After months of speculation auto manufacturer Mitsubishi confirmed last week that it plans to slash 600 jobs from its combined workforce of 4,200 strong at two plants in Adelaide, South Australia—the Tonsley Park car plant and the engine factory at Lonsdale. Annual production targets have been reduced from 70,000 units to just 40,000.
Local managing director Noria Takenhara said on Thursday that the job losses would come from administration and management and not from production. He cited “global overproduction” and a 17 percent slump in domestic sales in the second half of last year as the underlying reasons. Mitsubishi imports many of its components and as a result has been hit by the decline in the value of the Australian dollar.
Federal Industry Minister and South Australian Senator Nick Minchin welcomed the announcement saying that he was “delighted that the company is intent on ensuring the long-term viability of its employees.”

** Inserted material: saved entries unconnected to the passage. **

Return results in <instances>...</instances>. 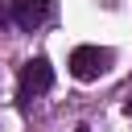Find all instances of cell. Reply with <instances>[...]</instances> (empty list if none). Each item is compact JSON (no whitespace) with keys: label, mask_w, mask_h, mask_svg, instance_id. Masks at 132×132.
I'll return each mask as SVG.
<instances>
[{"label":"cell","mask_w":132,"mask_h":132,"mask_svg":"<svg viewBox=\"0 0 132 132\" xmlns=\"http://www.w3.org/2000/svg\"><path fill=\"white\" fill-rule=\"evenodd\" d=\"M111 62H116L111 50H103V45H78V50L70 54V74H74L78 82H95L99 74H107Z\"/></svg>","instance_id":"6da1fadb"},{"label":"cell","mask_w":132,"mask_h":132,"mask_svg":"<svg viewBox=\"0 0 132 132\" xmlns=\"http://www.w3.org/2000/svg\"><path fill=\"white\" fill-rule=\"evenodd\" d=\"M50 87H54V66H50V58H33V62H25V70H21V99L45 95Z\"/></svg>","instance_id":"3957f363"},{"label":"cell","mask_w":132,"mask_h":132,"mask_svg":"<svg viewBox=\"0 0 132 132\" xmlns=\"http://www.w3.org/2000/svg\"><path fill=\"white\" fill-rule=\"evenodd\" d=\"M12 21L25 33H37L41 25L54 21V0H12Z\"/></svg>","instance_id":"7a4b0ae2"},{"label":"cell","mask_w":132,"mask_h":132,"mask_svg":"<svg viewBox=\"0 0 132 132\" xmlns=\"http://www.w3.org/2000/svg\"><path fill=\"white\" fill-rule=\"evenodd\" d=\"M128 116H132V99H128Z\"/></svg>","instance_id":"5b68a950"},{"label":"cell","mask_w":132,"mask_h":132,"mask_svg":"<svg viewBox=\"0 0 132 132\" xmlns=\"http://www.w3.org/2000/svg\"><path fill=\"white\" fill-rule=\"evenodd\" d=\"M8 21H12V8H8V4H0V29H4Z\"/></svg>","instance_id":"277c9868"}]
</instances>
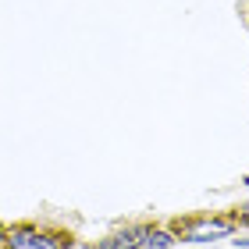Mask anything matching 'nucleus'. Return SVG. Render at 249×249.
I'll use <instances>...</instances> for the list:
<instances>
[{
    "label": "nucleus",
    "instance_id": "1",
    "mask_svg": "<svg viewBox=\"0 0 249 249\" xmlns=\"http://www.w3.org/2000/svg\"><path fill=\"white\" fill-rule=\"evenodd\" d=\"M231 235V221H192L185 224V239L189 242H213Z\"/></svg>",
    "mask_w": 249,
    "mask_h": 249
},
{
    "label": "nucleus",
    "instance_id": "2",
    "mask_svg": "<svg viewBox=\"0 0 249 249\" xmlns=\"http://www.w3.org/2000/svg\"><path fill=\"white\" fill-rule=\"evenodd\" d=\"M11 249H61V242L53 239V235H43L36 228H18L11 231Z\"/></svg>",
    "mask_w": 249,
    "mask_h": 249
},
{
    "label": "nucleus",
    "instance_id": "3",
    "mask_svg": "<svg viewBox=\"0 0 249 249\" xmlns=\"http://www.w3.org/2000/svg\"><path fill=\"white\" fill-rule=\"evenodd\" d=\"M146 231H150V228H128V231H118V235H110V239L100 246V249H142Z\"/></svg>",
    "mask_w": 249,
    "mask_h": 249
},
{
    "label": "nucleus",
    "instance_id": "4",
    "mask_svg": "<svg viewBox=\"0 0 249 249\" xmlns=\"http://www.w3.org/2000/svg\"><path fill=\"white\" fill-rule=\"evenodd\" d=\"M175 239L167 231H146V242H142V249H167Z\"/></svg>",
    "mask_w": 249,
    "mask_h": 249
},
{
    "label": "nucleus",
    "instance_id": "5",
    "mask_svg": "<svg viewBox=\"0 0 249 249\" xmlns=\"http://www.w3.org/2000/svg\"><path fill=\"white\" fill-rule=\"evenodd\" d=\"M246 221H249V207H246Z\"/></svg>",
    "mask_w": 249,
    "mask_h": 249
},
{
    "label": "nucleus",
    "instance_id": "6",
    "mask_svg": "<svg viewBox=\"0 0 249 249\" xmlns=\"http://www.w3.org/2000/svg\"><path fill=\"white\" fill-rule=\"evenodd\" d=\"M0 239H4V231H0Z\"/></svg>",
    "mask_w": 249,
    "mask_h": 249
}]
</instances>
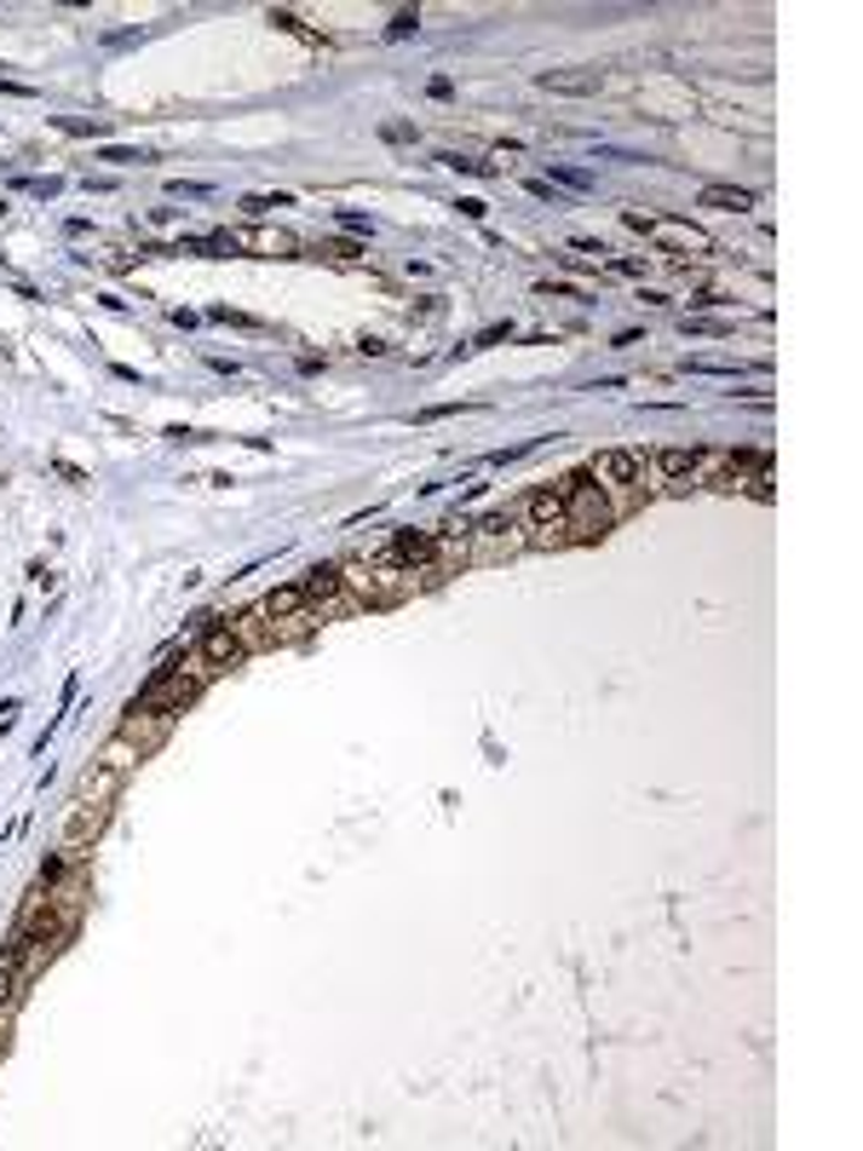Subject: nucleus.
I'll return each mask as SVG.
<instances>
[{
    "label": "nucleus",
    "instance_id": "2",
    "mask_svg": "<svg viewBox=\"0 0 863 1151\" xmlns=\"http://www.w3.org/2000/svg\"><path fill=\"white\" fill-rule=\"evenodd\" d=\"M242 656H248V645L231 622H214V628L196 633V674H208V680L231 674V669H242Z\"/></svg>",
    "mask_w": 863,
    "mask_h": 1151
},
{
    "label": "nucleus",
    "instance_id": "9",
    "mask_svg": "<svg viewBox=\"0 0 863 1151\" xmlns=\"http://www.w3.org/2000/svg\"><path fill=\"white\" fill-rule=\"evenodd\" d=\"M260 610H265V617H276V622H288V617H299V610H306V594H299V582H288V587H271Z\"/></svg>",
    "mask_w": 863,
    "mask_h": 1151
},
{
    "label": "nucleus",
    "instance_id": "1",
    "mask_svg": "<svg viewBox=\"0 0 863 1151\" xmlns=\"http://www.w3.org/2000/svg\"><path fill=\"white\" fill-rule=\"evenodd\" d=\"M558 496H565V513H570V524H581V530H611L616 524V513H611V501H604V484L588 473V467H576L565 484H558Z\"/></svg>",
    "mask_w": 863,
    "mask_h": 1151
},
{
    "label": "nucleus",
    "instance_id": "3",
    "mask_svg": "<svg viewBox=\"0 0 863 1151\" xmlns=\"http://www.w3.org/2000/svg\"><path fill=\"white\" fill-rule=\"evenodd\" d=\"M524 513H529V530H547V535H565L570 530V513H565L558 484H536V490L524 496Z\"/></svg>",
    "mask_w": 863,
    "mask_h": 1151
},
{
    "label": "nucleus",
    "instance_id": "14",
    "mask_svg": "<svg viewBox=\"0 0 863 1151\" xmlns=\"http://www.w3.org/2000/svg\"><path fill=\"white\" fill-rule=\"evenodd\" d=\"M749 496H754V501H777V484H772V473H754V478H749Z\"/></svg>",
    "mask_w": 863,
    "mask_h": 1151
},
{
    "label": "nucleus",
    "instance_id": "4",
    "mask_svg": "<svg viewBox=\"0 0 863 1151\" xmlns=\"http://www.w3.org/2000/svg\"><path fill=\"white\" fill-rule=\"evenodd\" d=\"M599 484H616V490H633V484H645V455L633 449H599V460L588 467Z\"/></svg>",
    "mask_w": 863,
    "mask_h": 1151
},
{
    "label": "nucleus",
    "instance_id": "18",
    "mask_svg": "<svg viewBox=\"0 0 863 1151\" xmlns=\"http://www.w3.org/2000/svg\"><path fill=\"white\" fill-rule=\"evenodd\" d=\"M105 162H144V150H121V144H110Z\"/></svg>",
    "mask_w": 863,
    "mask_h": 1151
},
{
    "label": "nucleus",
    "instance_id": "5",
    "mask_svg": "<svg viewBox=\"0 0 863 1151\" xmlns=\"http://www.w3.org/2000/svg\"><path fill=\"white\" fill-rule=\"evenodd\" d=\"M432 558H438V535H420V530H392V553H386V565L415 571V565H432Z\"/></svg>",
    "mask_w": 863,
    "mask_h": 1151
},
{
    "label": "nucleus",
    "instance_id": "10",
    "mask_svg": "<svg viewBox=\"0 0 863 1151\" xmlns=\"http://www.w3.org/2000/svg\"><path fill=\"white\" fill-rule=\"evenodd\" d=\"M702 208L743 214V208H754V191H743V185H702Z\"/></svg>",
    "mask_w": 863,
    "mask_h": 1151
},
{
    "label": "nucleus",
    "instance_id": "13",
    "mask_svg": "<svg viewBox=\"0 0 863 1151\" xmlns=\"http://www.w3.org/2000/svg\"><path fill=\"white\" fill-rule=\"evenodd\" d=\"M513 524H518V513H513V507H501V513H490V519H478L472 530H478V535H506V530H513Z\"/></svg>",
    "mask_w": 863,
    "mask_h": 1151
},
{
    "label": "nucleus",
    "instance_id": "16",
    "mask_svg": "<svg viewBox=\"0 0 863 1151\" xmlns=\"http://www.w3.org/2000/svg\"><path fill=\"white\" fill-rule=\"evenodd\" d=\"M455 173H490V162H478V156H444Z\"/></svg>",
    "mask_w": 863,
    "mask_h": 1151
},
{
    "label": "nucleus",
    "instance_id": "15",
    "mask_svg": "<svg viewBox=\"0 0 863 1151\" xmlns=\"http://www.w3.org/2000/svg\"><path fill=\"white\" fill-rule=\"evenodd\" d=\"M288 202H294V196H248L242 208H248V214H271V208H288Z\"/></svg>",
    "mask_w": 863,
    "mask_h": 1151
},
{
    "label": "nucleus",
    "instance_id": "11",
    "mask_svg": "<svg viewBox=\"0 0 863 1151\" xmlns=\"http://www.w3.org/2000/svg\"><path fill=\"white\" fill-rule=\"evenodd\" d=\"M542 87L547 93H599V75H558V69H547Z\"/></svg>",
    "mask_w": 863,
    "mask_h": 1151
},
{
    "label": "nucleus",
    "instance_id": "6",
    "mask_svg": "<svg viewBox=\"0 0 863 1151\" xmlns=\"http://www.w3.org/2000/svg\"><path fill=\"white\" fill-rule=\"evenodd\" d=\"M105 817H110V806H98V801H75L69 806V817H64V847L75 853V847H87V840L105 829Z\"/></svg>",
    "mask_w": 863,
    "mask_h": 1151
},
{
    "label": "nucleus",
    "instance_id": "17",
    "mask_svg": "<svg viewBox=\"0 0 863 1151\" xmlns=\"http://www.w3.org/2000/svg\"><path fill=\"white\" fill-rule=\"evenodd\" d=\"M455 208H461V214H467L472 225H478V219H484V214H490V208H484V202H478V196H461V202H455Z\"/></svg>",
    "mask_w": 863,
    "mask_h": 1151
},
{
    "label": "nucleus",
    "instance_id": "7",
    "mask_svg": "<svg viewBox=\"0 0 863 1151\" xmlns=\"http://www.w3.org/2000/svg\"><path fill=\"white\" fill-rule=\"evenodd\" d=\"M714 455L720 449H702V444H691V449H656L651 467L663 473V478H691L697 467H714Z\"/></svg>",
    "mask_w": 863,
    "mask_h": 1151
},
{
    "label": "nucleus",
    "instance_id": "19",
    "mask_svg": "<svg viewBox=\"0 0 863 1151\" xmlns=\"http://www.w3.org/2000/svg\"><path fill=\"white\" fill-rule=\"evenodd\" d=\"M415 23H420L415 12H397V18H392V35H409V30H415Z\"/></svg>",
    "mask_w": 863,
    "mask_h": 1151
},
{
    "label": "nucleus",
    "instance_id": "20",
    "mask_svg": "<svg viewBox=\"0 0 863 1151\" xmlns=\"http://www.w3.org/2000/svg\"><path fill=\"white\" fill-rule=\"evenodd\" d=\"M542 294H558V300H576L581 289H570V283H542Z\"/></svg>",
    "mask_w": 863,
    "mask_h": 1151
},
{
    "label": "nucleus",
    "instance_id": "8",
    "mask_svg": "<svg viewBox=\"0 0 863 1151\" xmlns=\"http://www.w3.org/2000/svg\"><path fill=\"white\" fill-rule=\"evenodd\" d=\"M299 594H306V605L340 599V594H346V571H340V565H312L306 576H299Z\"/></svg>",
    "mask_w": 863,
    "mask_h": 1151
},
{
    "label": "nucleus",
    "instance_id": "12",
    "mask_svg": "<svg viewBox=\"0 0 863 1151\" xmlns=\"http://www.w3.org/2000/svg\"><path fill=\"white\" fill-rule=\"evenodd\" d=\"M64 876H69V853H53V858L41 864L35 887H41V892H58V887H64Z\"/></svg>",
    "mask_w": 863,
    "mask_h": 1151
}]
</instances>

Yet despite Takenhara's statement that Mitsubishi in Australia would become a “smaller long-term operation” aimed at the domestic market rather than exports, the parent company has not ruled out further job cuts or even plant closures. Mitsubishi Motors president Katsuhiko Kawasoe warned in Tokyo last week that the Australian operation “has to become profitable or at least break even”
It may be an impossible objective. Even after cost cutting measures last year including the loss of 300 production jobs, Mitsubishi's Australian profits continued to plummet. In April the company reported a $130 million loss to December 1999, its worst result in 20 years. Unit sales dropped last year by $A180 million while the sale of the Magna, the company's leading model, slumped to 37,900, down from 59,000 in 1997.
In 1997, under pressure from car manufacturers and following threats by Mitsubishi that it would wind-up production, the Howard government suspended plans to end tariff protection for the car industry until 2010. The trade unions immediately heralded the decision as a victory guaranteeing job security for workers. However, with or without tariffs, major restructuring has continued.
Sydney Morning Herald economic commentator Alan Wood pointed out last Friday that Mitsubishi's decision demonstrated that tariffs did not protect jobs. “Yesterday's announcement from Mitsubishi explained the job losses in terms of adverse currency movements, global over-production and softening of domestic demands. Whatever Mitsubishi might say, there are a lot more jobs to go than the 600 announced yesterday,” he warned.
The cuts at Mitsubishi Australia are not determined by the company's national performance but by wider international considerations. The downsizing is part of a major global restructuring program announced by Mitsubishi last October to cut costs by $US3 billion by 2001. The plan included axing 9,900 jobs from international workforce of 88,800 over the next four years, including more than 1,400 production and clerical jobs in Japan.
Mitsubishi has recently come under sharp pressure to step up its restructuring following Daimler-Chrysler's $US2 billion purchase of a one third holding in the company. The German-US automotive giant has a power of veto over the Mitsubishi board and is demanding that the company take urgent measures to drastically reduce its massive debts of 1.75 trillion yen ($A27 billion) over the next three years. It is insisting that Mitsubishi concentrate future investment in its “super efficient production plants in Malaysia and Thailand” to take advantage of cheap labour and the local investment incentives.
Chronic overcapacity and falling profits in the international auto industry are fueling a rash of mergers and takeovers. The recently formed Renault-Nissan alliance is seeking to buy the failed South Korean car conglomerate Samsung Motor. Ford is out to purchase the Land Rover and Jaguar brands and at present General Motors, Ford and Fiat are competing with Daimler-Chrysler to take over ailing South Korean automaker Daewoo Motors.
Such mergers inevitably lead to huge job losses and plant closures. At Renault's insistence, Nissan announced an aggressive restructuring program last year to slash 21,000 jobs by April 2003 and to close three assembly plants and two engine factories in Japan.
Under these conditions, the jobs of the 3,400 workers in Mitsubishi's relatively small operation in Australia are far from secure. As the company secretary Robert Gardner commented last week: “It has been made quite clear to us that as long as we are profitable, then there is not a threat to our future.” To make the obvious point, the reverse is also the case.